L'une des critiques les plus courantes est que l'autofinancement ferait obstacle à la mobilité du capital, et donc à la meilleure affectation des ressources. Il avantagerait notamment les entreprises en place par rapport à celles qui souhaiteraient se créer, les activités déjà implantées par rapport aux produits et aux activités nouvelles. En bref, il favoriserait le maintien des structures anciennes. Cette argumentation est justifiée par le fait que l'entrepreneur parie plus facilement sur lui-même que sur les autres et donc investit plus généreusement dans sa propre entreprise qu'à l'extérieur. Et ce d'autant que la fiscalité n'est pas favorable à une distribution élevée des profits.
Pour autant, l'autofinancement n'interdit pas l'affectation du capital aux emplois les plus productifs. En effet, les profits réinvestis ne sont pas forcément liés aux activités qui les ont fait naître. Ils financent souvent des productions différentes, soit dans la firme où ils sont apparus, soit dans des entreprises distinctes.

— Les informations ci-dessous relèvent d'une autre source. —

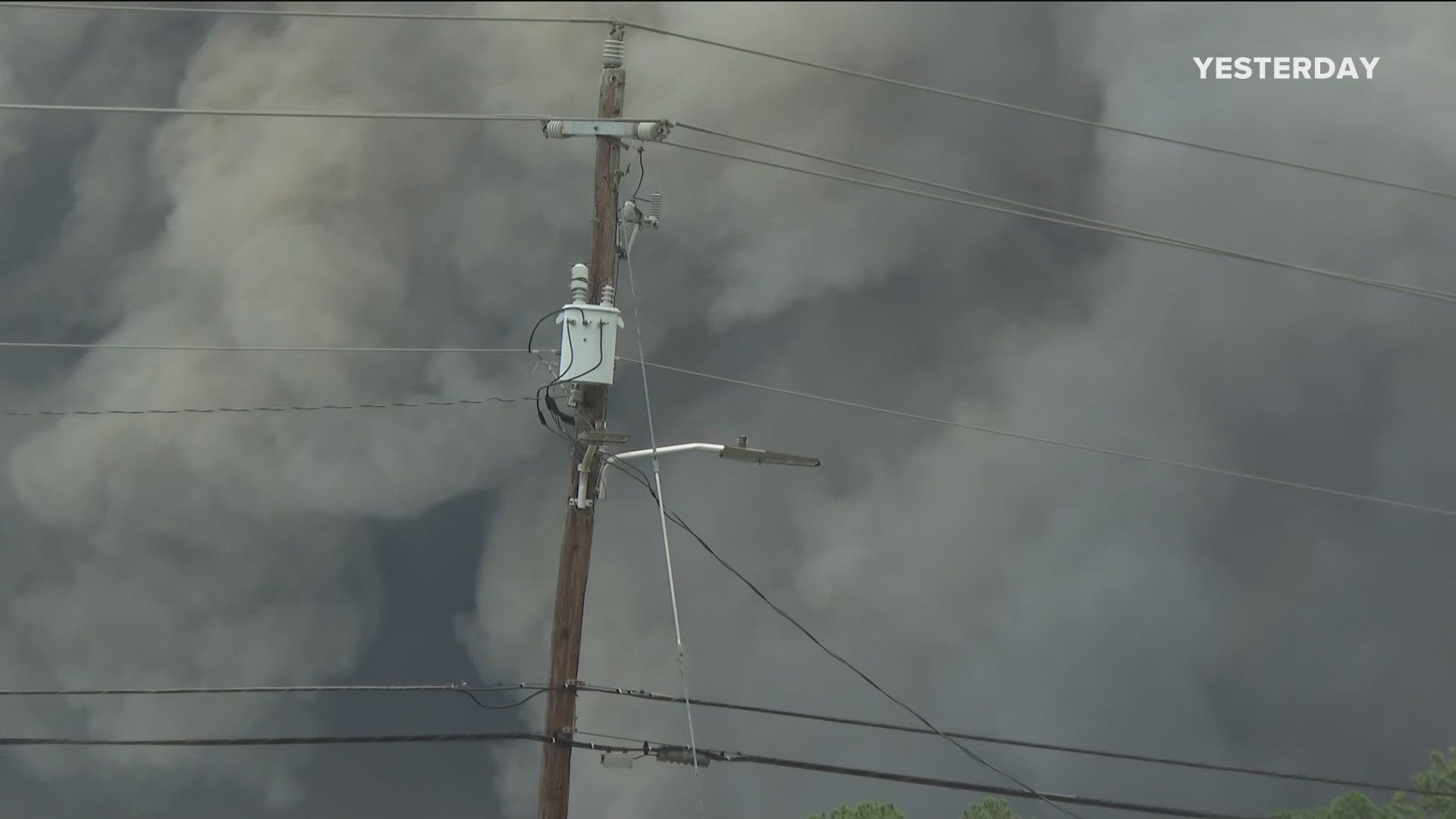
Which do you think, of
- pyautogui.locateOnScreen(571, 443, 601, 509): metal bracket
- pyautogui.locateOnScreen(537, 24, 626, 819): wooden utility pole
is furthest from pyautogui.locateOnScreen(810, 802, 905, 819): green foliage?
pyautogui.locateOnScreen(571, 443, 601, 509): metal bracket

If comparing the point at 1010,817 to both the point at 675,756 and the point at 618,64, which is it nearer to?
the point at 675,756

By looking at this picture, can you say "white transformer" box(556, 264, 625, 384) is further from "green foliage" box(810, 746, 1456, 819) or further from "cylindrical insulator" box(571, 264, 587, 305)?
"green foliage" box(810, 746, 1456, 819)

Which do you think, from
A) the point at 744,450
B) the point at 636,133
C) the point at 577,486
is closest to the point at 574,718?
the point at 577,486

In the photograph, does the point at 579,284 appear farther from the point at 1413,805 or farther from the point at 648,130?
the point at 1413,805

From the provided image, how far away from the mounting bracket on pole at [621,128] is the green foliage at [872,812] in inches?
810

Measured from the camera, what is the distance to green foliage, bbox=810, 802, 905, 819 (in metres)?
28.4

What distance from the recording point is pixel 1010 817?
29.8m

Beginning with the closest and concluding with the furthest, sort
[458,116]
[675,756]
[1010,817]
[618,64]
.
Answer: [675,756]
[618,64]
[458,116]
[1010,817]

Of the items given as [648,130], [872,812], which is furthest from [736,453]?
[872,812]

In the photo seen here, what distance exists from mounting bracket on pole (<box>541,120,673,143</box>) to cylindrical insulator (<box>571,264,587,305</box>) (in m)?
1.19

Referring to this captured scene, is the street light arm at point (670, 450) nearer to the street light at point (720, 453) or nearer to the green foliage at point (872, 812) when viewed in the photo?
the street light at point (720, 453)

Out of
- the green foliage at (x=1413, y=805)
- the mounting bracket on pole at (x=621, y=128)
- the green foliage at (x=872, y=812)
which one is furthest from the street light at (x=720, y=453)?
the green foliage at (x=1413, y=805)

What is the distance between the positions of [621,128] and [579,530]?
3520 millimetres

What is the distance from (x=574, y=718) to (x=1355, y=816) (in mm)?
26639
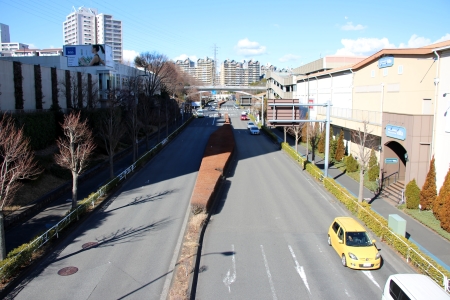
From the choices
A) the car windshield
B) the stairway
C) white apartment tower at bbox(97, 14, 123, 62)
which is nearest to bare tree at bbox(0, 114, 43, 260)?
the car windshield

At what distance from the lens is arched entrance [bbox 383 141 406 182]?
81.8ft

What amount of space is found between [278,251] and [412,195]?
9.64 metres

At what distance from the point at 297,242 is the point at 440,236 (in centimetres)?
673

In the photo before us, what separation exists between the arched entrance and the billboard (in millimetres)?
48823

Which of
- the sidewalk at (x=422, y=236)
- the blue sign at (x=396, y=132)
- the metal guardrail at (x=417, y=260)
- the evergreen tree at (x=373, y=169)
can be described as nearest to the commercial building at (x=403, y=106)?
the blue sign at (x=396, y=132)

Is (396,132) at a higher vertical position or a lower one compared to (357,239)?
higher

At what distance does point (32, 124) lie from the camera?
90.9 feet

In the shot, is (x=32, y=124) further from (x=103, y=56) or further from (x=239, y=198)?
(x=103, y=56)

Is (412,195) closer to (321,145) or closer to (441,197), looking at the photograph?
(441,197)

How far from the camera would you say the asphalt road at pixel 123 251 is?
12.3m

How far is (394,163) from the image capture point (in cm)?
2516

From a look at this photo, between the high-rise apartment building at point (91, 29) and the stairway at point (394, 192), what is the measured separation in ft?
490

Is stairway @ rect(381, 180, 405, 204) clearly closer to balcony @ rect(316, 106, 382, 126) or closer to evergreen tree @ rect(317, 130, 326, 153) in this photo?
balcony @ rect(316, 106, 382, 126)

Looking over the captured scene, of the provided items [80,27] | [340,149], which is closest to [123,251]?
[340,149]
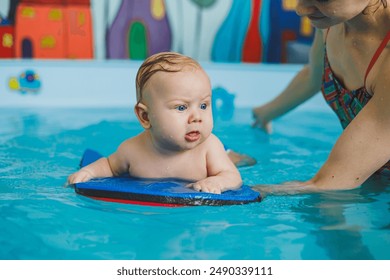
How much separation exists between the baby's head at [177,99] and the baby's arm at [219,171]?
0.10m

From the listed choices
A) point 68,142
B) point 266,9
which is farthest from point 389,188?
point 266,9

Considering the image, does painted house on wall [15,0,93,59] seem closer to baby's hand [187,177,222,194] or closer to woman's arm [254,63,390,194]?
baby's hand [187,177,222,194]

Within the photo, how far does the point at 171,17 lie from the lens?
559 cm

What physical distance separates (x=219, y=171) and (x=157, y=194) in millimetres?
306

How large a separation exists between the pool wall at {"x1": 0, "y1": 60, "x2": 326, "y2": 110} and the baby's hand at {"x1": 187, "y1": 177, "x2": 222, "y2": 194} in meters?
2.47

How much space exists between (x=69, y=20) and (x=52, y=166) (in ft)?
8.96

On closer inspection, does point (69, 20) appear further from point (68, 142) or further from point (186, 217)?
point (186, 217)

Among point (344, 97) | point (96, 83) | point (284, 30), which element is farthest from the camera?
point (284, 30)

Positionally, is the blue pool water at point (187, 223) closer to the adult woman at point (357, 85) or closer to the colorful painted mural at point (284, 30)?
the adult woman at point (357, 85)

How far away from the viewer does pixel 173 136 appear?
230 centimetres

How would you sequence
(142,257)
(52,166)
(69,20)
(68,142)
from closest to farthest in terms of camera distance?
(142,257), (52,166), (68,142), (69,20)

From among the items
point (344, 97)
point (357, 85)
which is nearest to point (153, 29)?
point (344, 97)

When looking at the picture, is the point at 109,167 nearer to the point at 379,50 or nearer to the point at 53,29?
the point at 379,50

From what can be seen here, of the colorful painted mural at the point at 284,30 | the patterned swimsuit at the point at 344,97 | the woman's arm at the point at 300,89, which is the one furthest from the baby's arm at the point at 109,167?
the colorful painted mural at the point at 284,30
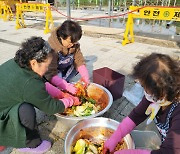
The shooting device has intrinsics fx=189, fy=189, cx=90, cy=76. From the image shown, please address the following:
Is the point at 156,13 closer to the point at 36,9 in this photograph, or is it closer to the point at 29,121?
the point at 29,121

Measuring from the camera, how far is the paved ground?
2334 millimetres

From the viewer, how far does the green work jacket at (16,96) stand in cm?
158

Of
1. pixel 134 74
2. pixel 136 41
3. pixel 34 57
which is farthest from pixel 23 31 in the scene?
pixel 134 74

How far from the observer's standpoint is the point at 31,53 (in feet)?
5.27

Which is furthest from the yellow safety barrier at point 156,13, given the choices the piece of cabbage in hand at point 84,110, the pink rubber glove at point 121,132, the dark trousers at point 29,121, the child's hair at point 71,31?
the dark trousers at point 29,121

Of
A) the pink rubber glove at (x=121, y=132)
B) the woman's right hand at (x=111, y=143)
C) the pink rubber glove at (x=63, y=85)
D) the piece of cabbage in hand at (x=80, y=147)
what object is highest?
the pink rubber glove at (x=63, y=85)

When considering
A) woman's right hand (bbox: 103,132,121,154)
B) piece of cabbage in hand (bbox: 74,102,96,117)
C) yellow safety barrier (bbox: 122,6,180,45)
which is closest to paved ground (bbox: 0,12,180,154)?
piece of cabbage in hand (bbox: 74,102,96,117)

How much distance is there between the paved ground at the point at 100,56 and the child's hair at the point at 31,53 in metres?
1.01

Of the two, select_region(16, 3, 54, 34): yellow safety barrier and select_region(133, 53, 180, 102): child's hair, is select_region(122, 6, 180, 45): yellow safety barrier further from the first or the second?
select_region(133, 53, 180, 102): child's hair

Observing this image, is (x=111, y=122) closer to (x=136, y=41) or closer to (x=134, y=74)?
(x=134, y=74)

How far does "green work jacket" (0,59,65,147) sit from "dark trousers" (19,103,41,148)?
1.5 inches

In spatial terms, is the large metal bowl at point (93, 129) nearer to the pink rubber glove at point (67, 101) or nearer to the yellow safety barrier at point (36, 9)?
the pink rubber glove at point (67, 101)

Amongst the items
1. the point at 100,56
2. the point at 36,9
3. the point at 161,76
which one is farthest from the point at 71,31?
the point at 36,9

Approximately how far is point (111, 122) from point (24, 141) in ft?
2.89
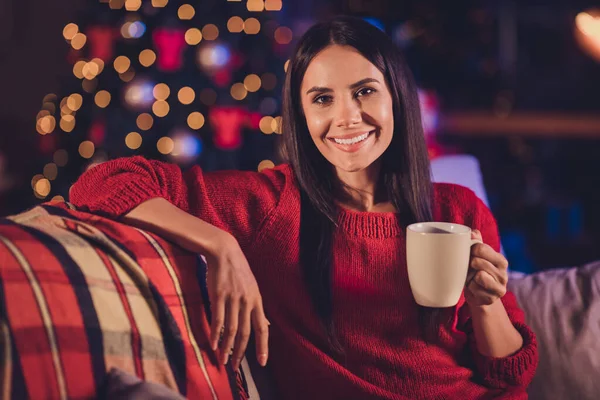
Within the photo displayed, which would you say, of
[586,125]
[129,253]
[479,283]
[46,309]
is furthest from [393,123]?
[586,125]

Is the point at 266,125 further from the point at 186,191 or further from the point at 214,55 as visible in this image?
the point at 186,191

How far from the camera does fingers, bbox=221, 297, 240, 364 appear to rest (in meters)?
1.02

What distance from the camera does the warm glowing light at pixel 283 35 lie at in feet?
14.6

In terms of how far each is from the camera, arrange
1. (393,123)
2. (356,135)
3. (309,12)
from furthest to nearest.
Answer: (309,12) → (393,123) → (356,135)

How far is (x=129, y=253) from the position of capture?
1.01m

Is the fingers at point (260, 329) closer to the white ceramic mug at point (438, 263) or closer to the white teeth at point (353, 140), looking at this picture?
the white ceramic mug at point (438, 263)

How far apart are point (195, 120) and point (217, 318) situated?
3.50 m

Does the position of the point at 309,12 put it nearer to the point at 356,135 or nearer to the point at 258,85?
the point at 258,85

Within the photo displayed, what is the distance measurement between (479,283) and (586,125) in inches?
208

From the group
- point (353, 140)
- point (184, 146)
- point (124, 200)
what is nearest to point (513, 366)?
point (353, 140)

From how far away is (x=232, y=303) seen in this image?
103cm

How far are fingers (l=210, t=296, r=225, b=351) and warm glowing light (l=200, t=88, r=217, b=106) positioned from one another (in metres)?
3.51

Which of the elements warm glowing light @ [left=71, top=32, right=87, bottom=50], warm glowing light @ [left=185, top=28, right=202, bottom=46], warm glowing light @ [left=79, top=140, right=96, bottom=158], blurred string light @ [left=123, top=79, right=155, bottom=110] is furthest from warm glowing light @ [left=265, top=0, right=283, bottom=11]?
warm glowing light @ [left=79, top=140, right=96, bottom=158]

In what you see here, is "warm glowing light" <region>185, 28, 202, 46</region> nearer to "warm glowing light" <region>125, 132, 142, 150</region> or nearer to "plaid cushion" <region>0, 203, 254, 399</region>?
"warm glowing light" <region>125, 132, 142, 150</region>
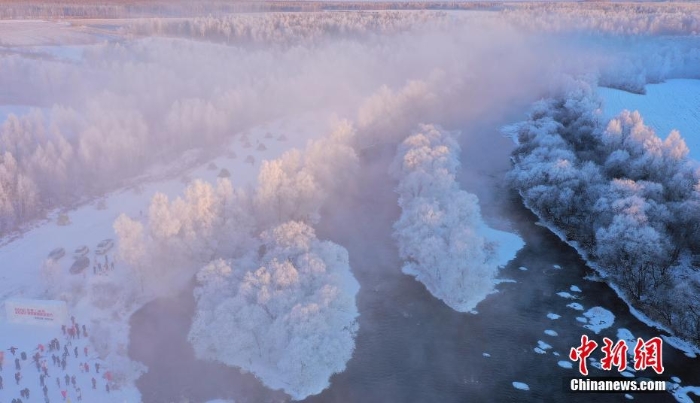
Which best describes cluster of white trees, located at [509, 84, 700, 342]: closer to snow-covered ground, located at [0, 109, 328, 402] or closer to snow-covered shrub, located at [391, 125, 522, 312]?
snow-covered shrub, located at [391, 125, 522, 312]

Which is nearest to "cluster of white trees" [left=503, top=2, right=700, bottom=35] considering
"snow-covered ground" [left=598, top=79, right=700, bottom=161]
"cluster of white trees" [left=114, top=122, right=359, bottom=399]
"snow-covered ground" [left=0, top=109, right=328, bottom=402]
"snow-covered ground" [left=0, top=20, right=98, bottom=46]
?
"snow-covered ground" [left=598, top=79, right=700, bottom=161]

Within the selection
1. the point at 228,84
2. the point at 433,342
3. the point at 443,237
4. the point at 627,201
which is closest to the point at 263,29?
the point at 228,84

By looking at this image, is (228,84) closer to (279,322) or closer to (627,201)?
(279,322)

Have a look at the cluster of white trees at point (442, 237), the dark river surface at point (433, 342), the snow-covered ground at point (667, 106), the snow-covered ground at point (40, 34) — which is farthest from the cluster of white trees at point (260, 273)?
the snow-covered ground at point (40, 34)

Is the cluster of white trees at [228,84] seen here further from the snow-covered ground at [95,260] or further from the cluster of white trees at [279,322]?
the cluster of white trees at [279,322]

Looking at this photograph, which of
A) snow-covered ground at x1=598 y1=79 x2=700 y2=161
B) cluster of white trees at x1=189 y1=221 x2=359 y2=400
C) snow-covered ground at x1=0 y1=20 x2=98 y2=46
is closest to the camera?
cluster of white trees at x1=189 y1=221 x2=359 y2=400

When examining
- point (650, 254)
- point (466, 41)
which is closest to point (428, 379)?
point (650, 254)
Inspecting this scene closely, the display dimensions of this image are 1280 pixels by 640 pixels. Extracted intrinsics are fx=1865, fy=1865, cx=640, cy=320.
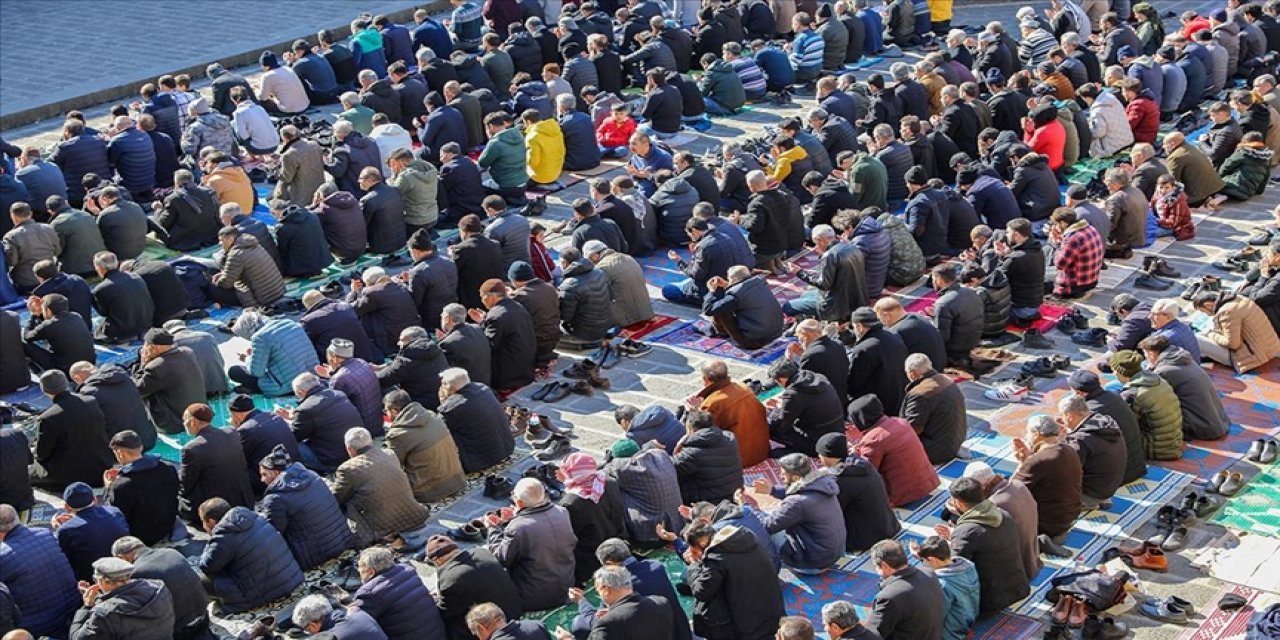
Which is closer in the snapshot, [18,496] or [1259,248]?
[18,496]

La grande entreprise contemporaine est généralement une firme multiproductrice, dont les activités sont diversifiées, cette diversification constituant une protection contre les fluctuations de la demande et une garantie de croissance. Les productions peuvent porter sur des objets différents ou même relever de branches nettement distinctes. Ainsi, les profits retirés d'une fabrication peuvent servir à en financer une autre suivant les perspectives du marché. Il est fréquent, par exemple, qu'une entreprise dont l'activité principale est en régression s'adjoigne des fabrications nouvelles situées dans les secteurs en expansion. Dans ce cas, les profits réalisés par les produits anciens serviront à financer l'expansion de la nouvelle branche.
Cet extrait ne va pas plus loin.